Vanilla Planifolia from Sri Lanka
A region primarily known for tea and cinnamon, it may come as a shock to learn that Sri Lanka is the producer of some of the most prized Vanilla Planifolia in the world. These beans are rich, smooth, and satiny. They are a stand-out choice for making vanilla extract, but are also perfect for baked goods like donuts and cookies!
Though not all Vanilla Tahitensis is grown in Tahiti, it’s namesake region, cultivation of this variety has expanded far beyond its birthplace. It’s aroma is unmatched, with notes reminiscent of flowers and dew drops creating an intoxicating allure that positioned it as the frontrunner for fragrance applications.
The appeal of Tahitian vanilla doesn’t stop there, though. Of the two most popular species of vanilla orchid, it is the Tahitensis that produces the beans favored by pastry chefs, due to the subtle sweetness expelled from the caviar within the inner chamber of the pod.
Vanilla Tahitensis from Tahiti
While Vanilla Planifolia still holds the top spot for culinary applications, Tahitian vanilla is quickly gaining ground. With undertones of red wine, peach, and cherry, these beans are perfectly positioned to make savory dishes shine; we especially adore them in seafood dishes like this Vanilla Brown Butter Cod!
Vanilla Tahitensis from Papua New Guinea
Papua New Guinea now produces even more Tahitian Vanilla than the island of Tahiti. Like its cousin produced in Tahiti, PNG Vanilla Tahitensis is fantastically floral with cherry undertones, but they tend to have an oaky depth similar to that of the Bourbon variety of vanilla beans. They are truly something unique! Take a deeper dive into the world of Papua New Guniea Vanilla Tahitensis by checking out this article.
Vanilla Tahitensis from Ecuador
Ecuadorian vanilla is a favorite of chefs around the world; known for its oily sheen, powerful aroma, and hints of stone fruits. The rarity of these beans has positioned them as a delicacy in the world of vanilla, adored culinary enthusiasts and the more particular chefs of the restaurant scene. A choice bean for meringues, we love Ecuadorian Vanilla Planifolia in this incredible Pavlova recipe.
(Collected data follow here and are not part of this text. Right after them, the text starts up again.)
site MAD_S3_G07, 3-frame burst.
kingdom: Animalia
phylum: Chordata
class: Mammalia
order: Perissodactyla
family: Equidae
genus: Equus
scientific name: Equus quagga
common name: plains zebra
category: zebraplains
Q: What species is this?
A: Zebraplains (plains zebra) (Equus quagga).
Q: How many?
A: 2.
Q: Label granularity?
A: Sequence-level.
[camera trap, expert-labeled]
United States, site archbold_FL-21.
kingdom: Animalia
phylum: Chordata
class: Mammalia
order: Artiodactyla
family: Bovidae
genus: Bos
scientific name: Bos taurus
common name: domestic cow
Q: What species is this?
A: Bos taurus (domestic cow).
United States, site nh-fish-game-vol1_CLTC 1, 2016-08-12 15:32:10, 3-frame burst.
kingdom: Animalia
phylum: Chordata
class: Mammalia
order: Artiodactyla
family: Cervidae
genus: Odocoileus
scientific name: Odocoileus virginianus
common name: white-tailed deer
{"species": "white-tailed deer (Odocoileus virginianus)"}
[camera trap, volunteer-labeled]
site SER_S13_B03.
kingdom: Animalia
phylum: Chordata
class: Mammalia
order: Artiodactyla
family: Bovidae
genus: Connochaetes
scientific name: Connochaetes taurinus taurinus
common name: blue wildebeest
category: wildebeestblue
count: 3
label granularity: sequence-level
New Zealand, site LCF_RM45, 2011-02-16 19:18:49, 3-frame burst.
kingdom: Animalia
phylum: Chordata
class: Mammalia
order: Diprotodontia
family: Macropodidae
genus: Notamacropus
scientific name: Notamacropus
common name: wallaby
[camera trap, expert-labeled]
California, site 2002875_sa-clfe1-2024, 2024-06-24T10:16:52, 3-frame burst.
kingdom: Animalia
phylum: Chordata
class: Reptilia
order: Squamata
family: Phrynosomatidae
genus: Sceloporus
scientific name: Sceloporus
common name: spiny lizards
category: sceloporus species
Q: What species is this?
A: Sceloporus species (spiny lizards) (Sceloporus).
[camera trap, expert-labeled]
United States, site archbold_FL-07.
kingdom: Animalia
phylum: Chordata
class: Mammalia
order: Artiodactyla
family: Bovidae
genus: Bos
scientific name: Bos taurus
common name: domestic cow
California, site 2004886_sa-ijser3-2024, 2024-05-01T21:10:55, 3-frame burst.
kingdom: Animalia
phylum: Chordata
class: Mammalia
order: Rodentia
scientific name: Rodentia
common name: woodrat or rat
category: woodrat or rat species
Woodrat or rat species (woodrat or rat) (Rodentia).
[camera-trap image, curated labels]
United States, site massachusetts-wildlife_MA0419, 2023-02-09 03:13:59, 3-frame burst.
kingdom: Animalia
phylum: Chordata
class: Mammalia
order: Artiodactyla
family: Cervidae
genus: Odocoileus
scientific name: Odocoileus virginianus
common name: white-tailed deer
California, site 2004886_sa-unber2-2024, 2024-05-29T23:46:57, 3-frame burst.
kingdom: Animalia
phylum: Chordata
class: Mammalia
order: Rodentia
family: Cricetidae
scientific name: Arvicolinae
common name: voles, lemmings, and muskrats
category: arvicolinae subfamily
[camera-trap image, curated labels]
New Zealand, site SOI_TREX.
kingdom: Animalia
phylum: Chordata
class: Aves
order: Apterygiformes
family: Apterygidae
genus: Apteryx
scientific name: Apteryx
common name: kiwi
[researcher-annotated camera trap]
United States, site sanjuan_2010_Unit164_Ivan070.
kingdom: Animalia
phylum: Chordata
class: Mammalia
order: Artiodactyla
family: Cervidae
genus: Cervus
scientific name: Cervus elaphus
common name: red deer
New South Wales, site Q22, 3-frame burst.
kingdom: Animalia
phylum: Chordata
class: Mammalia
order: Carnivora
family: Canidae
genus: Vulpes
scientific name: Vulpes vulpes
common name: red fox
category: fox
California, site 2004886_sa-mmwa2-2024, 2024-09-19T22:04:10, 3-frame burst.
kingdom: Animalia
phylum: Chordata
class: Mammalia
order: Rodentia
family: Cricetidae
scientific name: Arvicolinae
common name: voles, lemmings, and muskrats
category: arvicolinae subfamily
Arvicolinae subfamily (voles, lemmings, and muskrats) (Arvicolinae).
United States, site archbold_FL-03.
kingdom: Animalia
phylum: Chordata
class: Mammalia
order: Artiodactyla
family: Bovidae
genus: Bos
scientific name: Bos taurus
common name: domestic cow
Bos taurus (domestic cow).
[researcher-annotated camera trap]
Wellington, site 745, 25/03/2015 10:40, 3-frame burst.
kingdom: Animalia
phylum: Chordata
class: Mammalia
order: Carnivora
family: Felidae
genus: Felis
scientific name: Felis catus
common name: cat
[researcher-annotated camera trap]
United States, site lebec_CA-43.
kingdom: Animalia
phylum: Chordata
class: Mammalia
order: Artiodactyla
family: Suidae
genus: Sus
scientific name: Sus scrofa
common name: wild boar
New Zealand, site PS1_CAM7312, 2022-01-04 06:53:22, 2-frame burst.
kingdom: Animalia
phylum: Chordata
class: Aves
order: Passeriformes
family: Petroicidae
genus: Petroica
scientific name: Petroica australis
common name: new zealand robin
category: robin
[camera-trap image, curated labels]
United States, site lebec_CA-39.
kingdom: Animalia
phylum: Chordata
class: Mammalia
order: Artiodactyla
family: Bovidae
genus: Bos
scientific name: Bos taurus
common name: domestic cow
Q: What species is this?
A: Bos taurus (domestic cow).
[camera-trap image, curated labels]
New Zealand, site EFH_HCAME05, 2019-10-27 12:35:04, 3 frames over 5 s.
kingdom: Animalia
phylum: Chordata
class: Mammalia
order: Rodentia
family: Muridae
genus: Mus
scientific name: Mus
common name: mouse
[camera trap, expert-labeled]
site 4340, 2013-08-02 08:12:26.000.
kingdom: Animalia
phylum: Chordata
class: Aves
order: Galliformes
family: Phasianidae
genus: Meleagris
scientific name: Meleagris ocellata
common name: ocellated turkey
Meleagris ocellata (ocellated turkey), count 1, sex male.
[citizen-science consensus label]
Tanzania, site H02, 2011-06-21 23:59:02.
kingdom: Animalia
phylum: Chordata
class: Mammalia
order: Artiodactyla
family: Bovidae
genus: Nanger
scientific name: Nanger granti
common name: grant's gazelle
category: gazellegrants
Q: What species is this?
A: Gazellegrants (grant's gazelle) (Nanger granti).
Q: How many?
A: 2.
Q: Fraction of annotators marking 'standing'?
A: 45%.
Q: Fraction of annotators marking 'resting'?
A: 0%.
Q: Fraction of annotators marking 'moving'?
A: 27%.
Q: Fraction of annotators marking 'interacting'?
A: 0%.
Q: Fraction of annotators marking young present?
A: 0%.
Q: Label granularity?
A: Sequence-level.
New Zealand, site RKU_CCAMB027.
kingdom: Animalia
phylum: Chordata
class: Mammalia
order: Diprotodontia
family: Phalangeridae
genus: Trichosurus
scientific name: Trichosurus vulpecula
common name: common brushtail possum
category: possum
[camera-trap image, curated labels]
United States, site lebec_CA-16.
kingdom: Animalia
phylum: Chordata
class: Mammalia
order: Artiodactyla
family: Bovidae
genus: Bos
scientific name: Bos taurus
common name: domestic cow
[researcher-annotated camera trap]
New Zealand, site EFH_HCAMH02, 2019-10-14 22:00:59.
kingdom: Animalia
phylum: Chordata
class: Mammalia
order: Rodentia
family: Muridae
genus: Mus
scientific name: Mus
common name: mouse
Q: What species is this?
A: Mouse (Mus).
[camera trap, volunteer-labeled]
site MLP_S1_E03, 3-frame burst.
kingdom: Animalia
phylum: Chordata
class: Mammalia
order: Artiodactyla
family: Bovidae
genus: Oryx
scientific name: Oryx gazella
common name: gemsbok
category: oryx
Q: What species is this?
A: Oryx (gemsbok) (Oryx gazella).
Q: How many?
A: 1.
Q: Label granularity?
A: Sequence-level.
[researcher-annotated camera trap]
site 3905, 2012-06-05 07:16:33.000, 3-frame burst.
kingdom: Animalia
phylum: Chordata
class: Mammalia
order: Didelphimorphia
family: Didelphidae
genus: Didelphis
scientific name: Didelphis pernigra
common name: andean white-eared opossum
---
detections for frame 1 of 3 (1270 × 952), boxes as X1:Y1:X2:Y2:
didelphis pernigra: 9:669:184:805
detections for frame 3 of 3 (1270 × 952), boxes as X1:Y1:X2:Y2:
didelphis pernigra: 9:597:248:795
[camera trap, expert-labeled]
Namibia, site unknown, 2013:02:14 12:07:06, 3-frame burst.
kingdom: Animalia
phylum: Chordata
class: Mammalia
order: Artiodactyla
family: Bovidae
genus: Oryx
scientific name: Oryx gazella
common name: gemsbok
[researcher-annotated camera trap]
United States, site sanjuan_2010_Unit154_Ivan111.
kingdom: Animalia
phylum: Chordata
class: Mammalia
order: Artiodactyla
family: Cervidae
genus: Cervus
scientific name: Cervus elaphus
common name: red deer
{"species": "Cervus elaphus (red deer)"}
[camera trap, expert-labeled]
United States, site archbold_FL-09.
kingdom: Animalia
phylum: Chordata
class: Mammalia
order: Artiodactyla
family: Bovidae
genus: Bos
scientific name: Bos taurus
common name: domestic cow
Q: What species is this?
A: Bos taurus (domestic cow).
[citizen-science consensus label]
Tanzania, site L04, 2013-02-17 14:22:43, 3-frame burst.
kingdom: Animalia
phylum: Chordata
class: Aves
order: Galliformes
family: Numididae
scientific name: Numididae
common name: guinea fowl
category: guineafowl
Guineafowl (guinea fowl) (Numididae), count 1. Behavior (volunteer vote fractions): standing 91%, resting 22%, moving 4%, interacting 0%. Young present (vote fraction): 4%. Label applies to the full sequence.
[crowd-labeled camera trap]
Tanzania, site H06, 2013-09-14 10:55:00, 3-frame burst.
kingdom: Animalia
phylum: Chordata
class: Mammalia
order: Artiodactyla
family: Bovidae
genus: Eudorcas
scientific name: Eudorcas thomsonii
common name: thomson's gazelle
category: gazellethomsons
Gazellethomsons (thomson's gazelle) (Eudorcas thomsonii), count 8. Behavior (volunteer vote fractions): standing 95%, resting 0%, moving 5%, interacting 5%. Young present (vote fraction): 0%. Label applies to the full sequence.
Pompona vanilla beans are rarely found outside of specialty bake shops or online high-quality spice purveyors. These beans stray the farthest from that familiar vanilla flavor and aroma we mentioned earlier. They are most notably found in Central and South America—and even grow wild in rain forests of those regions—but they are also produced in the East Indies and even Florida. Pompona is the rarest of the commercially produced vanilla beans and, as such, is often hard to obtain. That said, you can find Costa Rican Pompona beans right here!
Vanilla Pompona from Costa Rica
These beans tend to be larger in length and density than other vanilla bean varieties—3 to 4 times the size, actually! They are nearly bursting with moist, flavorful vanilla caviar and have an element of sweetness similar to dried fruits, which makes them a wonderful choice for vanilla extracts or baked goods (these are wonderful in homemade breads or bread puddings), but they are also absolutely lovely in perfumery and medicinal concoctions!